Something that we are looking to run again are some courses on dry eye, which we have previously offered at the Johnson & Johnson Institute. We used to run a two-day programme that was a very comprehensive guide for practitioners on the investigation and management of dry eye. Through the programme, we looked to demystify dry eye because it has in some ways been poorly understood. We also have eLearning modules on our website and we will increasingly be looking to do more of these types of modules, especially in light of having acquired two businesses that work in dry eye as a whole – the blink® range of drops and TearScience.

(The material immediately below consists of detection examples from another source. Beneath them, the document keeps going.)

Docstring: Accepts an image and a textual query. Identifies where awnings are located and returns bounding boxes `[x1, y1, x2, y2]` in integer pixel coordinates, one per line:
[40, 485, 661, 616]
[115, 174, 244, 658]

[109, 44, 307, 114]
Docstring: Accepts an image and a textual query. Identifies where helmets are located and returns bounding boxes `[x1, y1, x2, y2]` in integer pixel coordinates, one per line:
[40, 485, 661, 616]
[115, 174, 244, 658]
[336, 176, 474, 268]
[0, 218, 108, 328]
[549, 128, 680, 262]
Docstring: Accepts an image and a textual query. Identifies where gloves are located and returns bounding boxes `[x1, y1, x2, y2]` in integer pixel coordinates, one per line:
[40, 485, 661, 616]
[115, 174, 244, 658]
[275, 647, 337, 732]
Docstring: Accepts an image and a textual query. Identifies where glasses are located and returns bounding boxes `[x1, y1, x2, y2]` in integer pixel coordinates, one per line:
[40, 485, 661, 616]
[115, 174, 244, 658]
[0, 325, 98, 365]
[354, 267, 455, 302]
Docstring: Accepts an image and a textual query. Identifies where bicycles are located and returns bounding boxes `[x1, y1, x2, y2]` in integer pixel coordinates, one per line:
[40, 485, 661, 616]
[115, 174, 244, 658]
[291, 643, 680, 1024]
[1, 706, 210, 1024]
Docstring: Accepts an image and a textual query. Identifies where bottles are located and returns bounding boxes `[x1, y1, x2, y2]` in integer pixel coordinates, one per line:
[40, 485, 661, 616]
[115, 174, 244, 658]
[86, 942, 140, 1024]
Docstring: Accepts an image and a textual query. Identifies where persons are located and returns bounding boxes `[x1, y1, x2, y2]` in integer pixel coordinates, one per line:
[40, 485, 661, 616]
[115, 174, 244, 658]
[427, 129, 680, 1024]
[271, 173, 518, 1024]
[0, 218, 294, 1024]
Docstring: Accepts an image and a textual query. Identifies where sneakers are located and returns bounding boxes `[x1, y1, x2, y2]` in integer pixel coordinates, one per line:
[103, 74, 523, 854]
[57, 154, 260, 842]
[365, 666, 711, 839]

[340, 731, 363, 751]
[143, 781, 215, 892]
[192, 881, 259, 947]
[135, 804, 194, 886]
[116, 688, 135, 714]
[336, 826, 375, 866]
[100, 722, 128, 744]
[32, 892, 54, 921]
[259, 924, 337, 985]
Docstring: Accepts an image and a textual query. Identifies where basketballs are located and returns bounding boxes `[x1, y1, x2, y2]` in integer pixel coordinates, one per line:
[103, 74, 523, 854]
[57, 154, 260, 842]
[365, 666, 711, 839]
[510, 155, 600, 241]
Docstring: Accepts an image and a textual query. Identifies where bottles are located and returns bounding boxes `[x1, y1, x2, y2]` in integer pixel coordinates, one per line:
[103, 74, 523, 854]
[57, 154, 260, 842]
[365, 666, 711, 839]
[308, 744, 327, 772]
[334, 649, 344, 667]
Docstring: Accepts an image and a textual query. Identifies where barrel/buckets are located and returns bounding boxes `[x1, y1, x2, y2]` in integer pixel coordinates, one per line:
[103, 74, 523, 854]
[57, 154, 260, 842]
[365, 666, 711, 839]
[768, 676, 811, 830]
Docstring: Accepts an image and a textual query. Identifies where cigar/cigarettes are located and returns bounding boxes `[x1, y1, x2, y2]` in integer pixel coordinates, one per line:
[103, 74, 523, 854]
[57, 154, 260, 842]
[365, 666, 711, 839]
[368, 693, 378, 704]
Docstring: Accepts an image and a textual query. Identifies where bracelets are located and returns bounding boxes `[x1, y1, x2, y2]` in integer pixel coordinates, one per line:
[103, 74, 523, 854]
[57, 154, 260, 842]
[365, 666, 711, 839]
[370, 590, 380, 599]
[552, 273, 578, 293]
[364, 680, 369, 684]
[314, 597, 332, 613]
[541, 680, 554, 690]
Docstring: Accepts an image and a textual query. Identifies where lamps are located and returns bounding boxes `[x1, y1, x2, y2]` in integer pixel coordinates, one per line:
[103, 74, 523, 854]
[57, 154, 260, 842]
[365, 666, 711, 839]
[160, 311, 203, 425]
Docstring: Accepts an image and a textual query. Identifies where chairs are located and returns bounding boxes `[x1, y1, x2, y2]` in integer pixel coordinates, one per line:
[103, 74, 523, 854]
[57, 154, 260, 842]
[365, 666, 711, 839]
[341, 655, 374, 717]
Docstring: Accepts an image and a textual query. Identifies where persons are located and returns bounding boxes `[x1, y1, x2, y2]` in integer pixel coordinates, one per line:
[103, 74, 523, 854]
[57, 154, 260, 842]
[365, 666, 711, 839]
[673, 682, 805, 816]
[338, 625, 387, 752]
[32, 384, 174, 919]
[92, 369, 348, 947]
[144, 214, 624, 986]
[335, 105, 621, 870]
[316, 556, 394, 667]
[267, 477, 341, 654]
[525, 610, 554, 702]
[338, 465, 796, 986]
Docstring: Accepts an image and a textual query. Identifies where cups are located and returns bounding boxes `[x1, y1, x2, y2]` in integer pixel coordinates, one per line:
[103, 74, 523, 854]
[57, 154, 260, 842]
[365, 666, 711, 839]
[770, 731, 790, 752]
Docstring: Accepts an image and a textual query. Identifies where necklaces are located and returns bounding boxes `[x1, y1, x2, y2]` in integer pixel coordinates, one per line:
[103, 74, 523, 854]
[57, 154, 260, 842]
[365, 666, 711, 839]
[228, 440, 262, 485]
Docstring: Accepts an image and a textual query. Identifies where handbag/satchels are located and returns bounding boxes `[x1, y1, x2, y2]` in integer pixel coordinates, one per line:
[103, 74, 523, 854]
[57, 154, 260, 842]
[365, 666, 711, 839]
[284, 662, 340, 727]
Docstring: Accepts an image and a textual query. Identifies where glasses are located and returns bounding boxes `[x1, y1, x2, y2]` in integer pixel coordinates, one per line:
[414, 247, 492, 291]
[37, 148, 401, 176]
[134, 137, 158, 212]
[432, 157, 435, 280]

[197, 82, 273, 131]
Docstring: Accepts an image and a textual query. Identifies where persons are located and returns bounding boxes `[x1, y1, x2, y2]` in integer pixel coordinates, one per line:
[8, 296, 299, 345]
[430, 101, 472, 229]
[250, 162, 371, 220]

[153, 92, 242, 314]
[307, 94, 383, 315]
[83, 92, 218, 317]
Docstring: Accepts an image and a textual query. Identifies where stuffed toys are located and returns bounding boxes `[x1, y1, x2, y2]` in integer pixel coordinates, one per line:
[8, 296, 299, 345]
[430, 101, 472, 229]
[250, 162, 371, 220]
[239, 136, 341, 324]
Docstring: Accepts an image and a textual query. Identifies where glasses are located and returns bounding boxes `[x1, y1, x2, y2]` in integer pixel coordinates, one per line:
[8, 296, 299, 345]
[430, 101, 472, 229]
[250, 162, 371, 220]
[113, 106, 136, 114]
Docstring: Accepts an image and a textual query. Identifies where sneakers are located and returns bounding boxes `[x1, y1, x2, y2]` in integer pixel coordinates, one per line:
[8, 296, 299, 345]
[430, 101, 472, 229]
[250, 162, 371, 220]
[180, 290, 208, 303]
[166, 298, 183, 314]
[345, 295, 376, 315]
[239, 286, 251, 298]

What are JJV’s goals through these acquisitions?

As a whole, JJV’s goal is to look to see how we can support patients from the early years through to the latter part of life. To date, we have largely been concentrating on the population that needs vision correction and supplied them with the ACUVUE® brand of contact lenses. As we observe that patients’ needs around vision are vast, we want to concentrate on how we can really start helping practitioners meet more of their patients’ needs. This means starting to look at a portfolio of products that will serve patients from their early years through to the end of their life – it’s these latter years where they are likely to need more support because the prevalence of eye conditions is greater in older age.

Therefore, the acquisitions are one element of this overall goal. Another part was acquiring Abbott Medical Optics, which marked JJV’s entry into the cataract surgery field.

What we are really doing is looking at how we can, in a significant and substantial way, help practitioners help their patients. By providing a range of quality products and services we can help practitioners become better at providing high quality care for their patients.